> _Page text_
=======
In GRAN TORINO, Clint Eastwood plays Walt Kowalski, a retired Korean War veteran shattered by his wife's recent death. Walt is a harsh, ramrod-straight man with a quick temper and high standards whose greatest joy is an orderly home and his beloved, mint-condition Gran Torino. When a clash between the quiet teen boy next door and the local Asian gangs spills onto Walt's property after the gang coerces the boy into trying to steal the car, Walt faces them down with his trusty M-1 rifle ... and becomes a hero to the local Hmongs who have slowly filled his neighborhood in the past few years. As Walt mentors the boy, Thao (Bee Vang), and becomes a gruff father figure, he also becomes closer to sassy older sister Sue (Ahney Her) -- and a threat to the gangs who live in the area and want to punish Walt, Thao, and Sue for standing up to them.
Is it any good?
Gran Torino, which Eastwood has said will mark his last acting role, succeeds in many areas while falling flat in others. It's not a grand farewell, but it is a good, solid drama about understanding, repentance, tolerance, and change. Eastwood directs with his usual understated mastery; the film looks terrific, and Eastwood gets good performances out of his supporting cast. Regrettably, the same can't be said for Eastwood's own performance; his work as Walt is a little flat and obvious. Even when Walt is at his most angry and bitter, we're still comforted by Eastwood's familiar manner and way, as if he's too much of a star these days to truly be an actor, too much of an icon to inhabit a role.
Gran Torino does get points for trying to talk about race and class at a time when too many mainstream films ignore and shun tackling such tough real-world concerns. Walt does come to know, understand, and like some of his Hmong neighbors; he also gets to know, dislike, and understand the local Asian gang. But Gran Torino includes a few too many dramatic coincidences to be truly satisfying, and the film's dramatic tone and tenor means that those who come to it looking for a straightforward action drama may be bored by the talky parts -- and those who come to it looking for a high-minded drama may be put off by the gritty violence and blunt language. Gran Torino is a well-made, somewhat pedestrian film by a Hollywood legend; at the same time, it's hard to imagine it receiving as much interest and acclaim if Eastwood wasn't involved.
=======
> _Dataset entries_
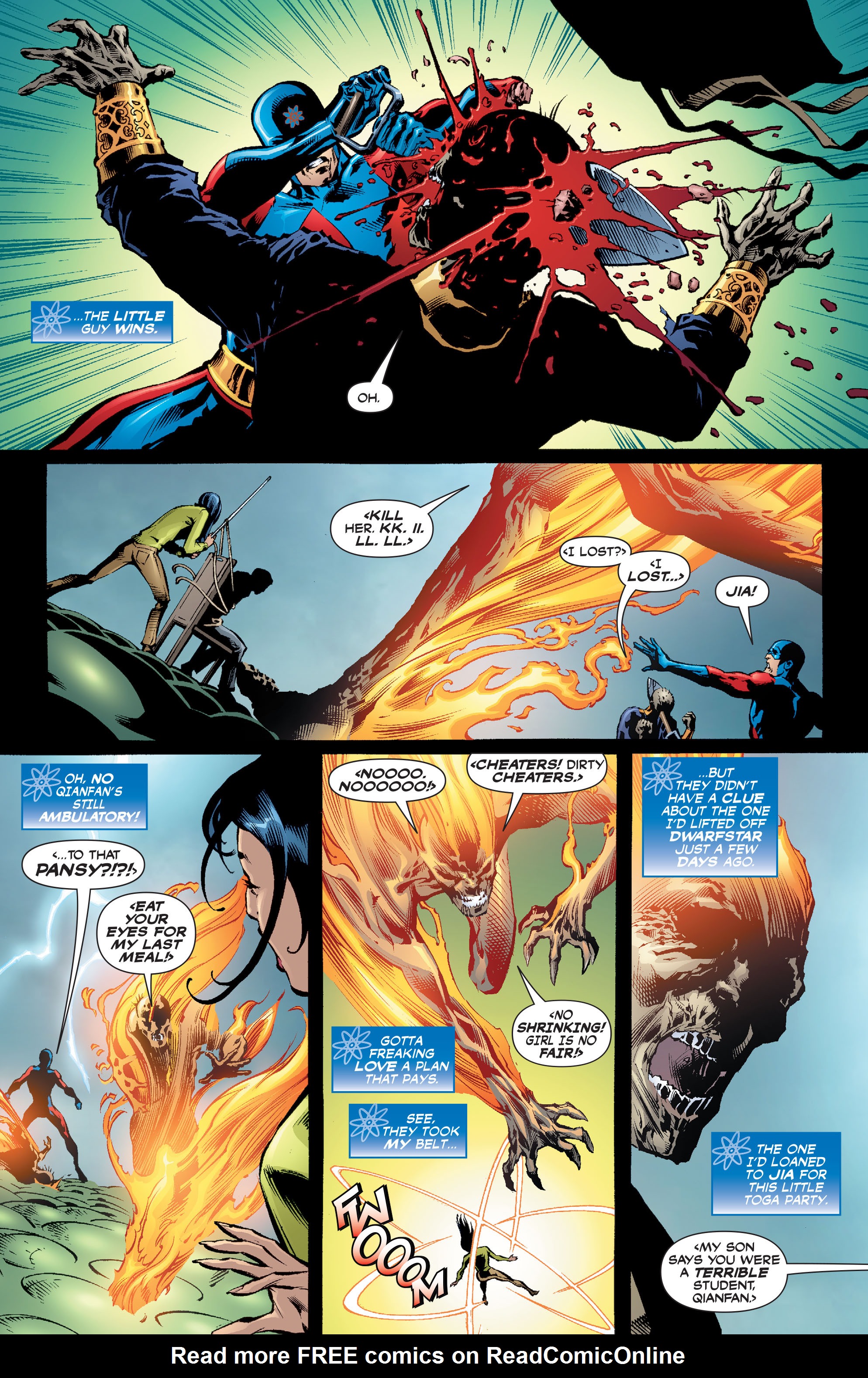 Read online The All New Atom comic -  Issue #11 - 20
=======
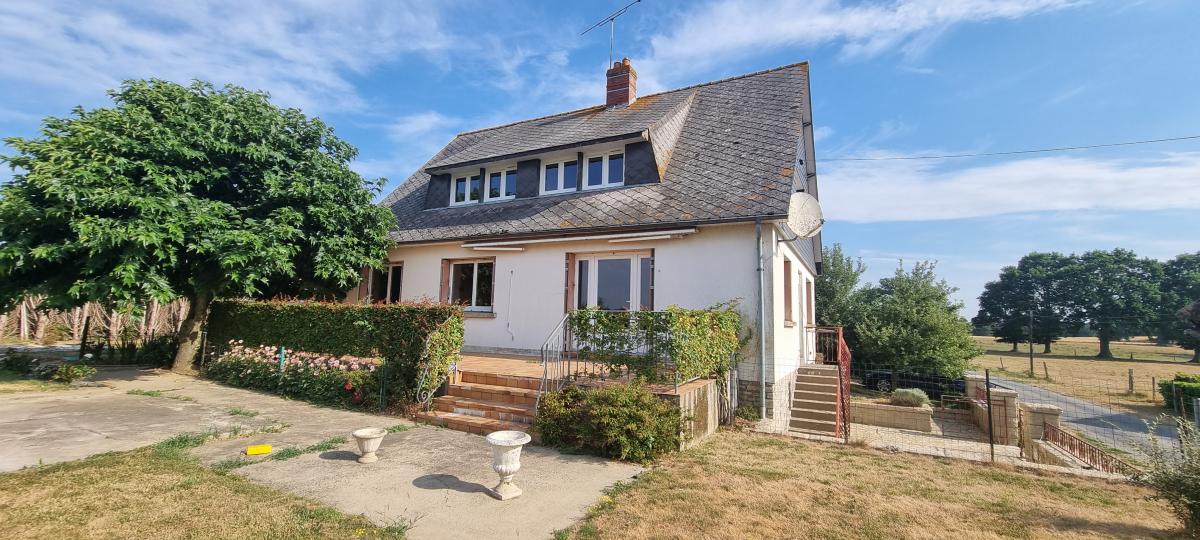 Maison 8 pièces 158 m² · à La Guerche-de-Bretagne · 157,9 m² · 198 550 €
=======
> _Work task 1_
According to the Gran Torino review, what weapon does Walt use to face down the gang members?
> _Work task 2_
Duplicate the part of the Gran Torino review starting at "In GRAN TORINO, Clint" and ending at "it any good?".
> _Work task 3_
Name every theme that the Gran Torino review says the film is a drama about.
The entries have nothing to do with what comes next.

> _Answer area 1_
His trusty M-1 rifle.

> _Answer area 2_
In GRAN TORINO, Clint Eastwood plays Walt Kowalski, a retired Korean War veteran shattered by his wife's recent death. Walt is a harsh, ramrod-straight man with a quick temper and high standards whose greatest joy is an orderly home and his beloved, mint-condition Gran Torino. When a clash between the quiet teen boy next door and the local Asian gangs spills onto Walt's property after the gang coerces the boy into trying to steal the car, Walt faces them down with his trusty M-1 rifle ... and becomes a hero to the local Hmongs who have slowly filled his neighborhood in the past few years. As Walt mentors the boy, Thao (Bee Vang), and becomes a gruff father figure, he also becomes closer to sassy older sister Sue (Ahney Her) -- and a threat to the gangs who live in the area and want to punish Walt, Thao, and Sue for standing up to them.
Is it any good?

> _Answer area 3_
Understanding, repentance, tolerance, and change.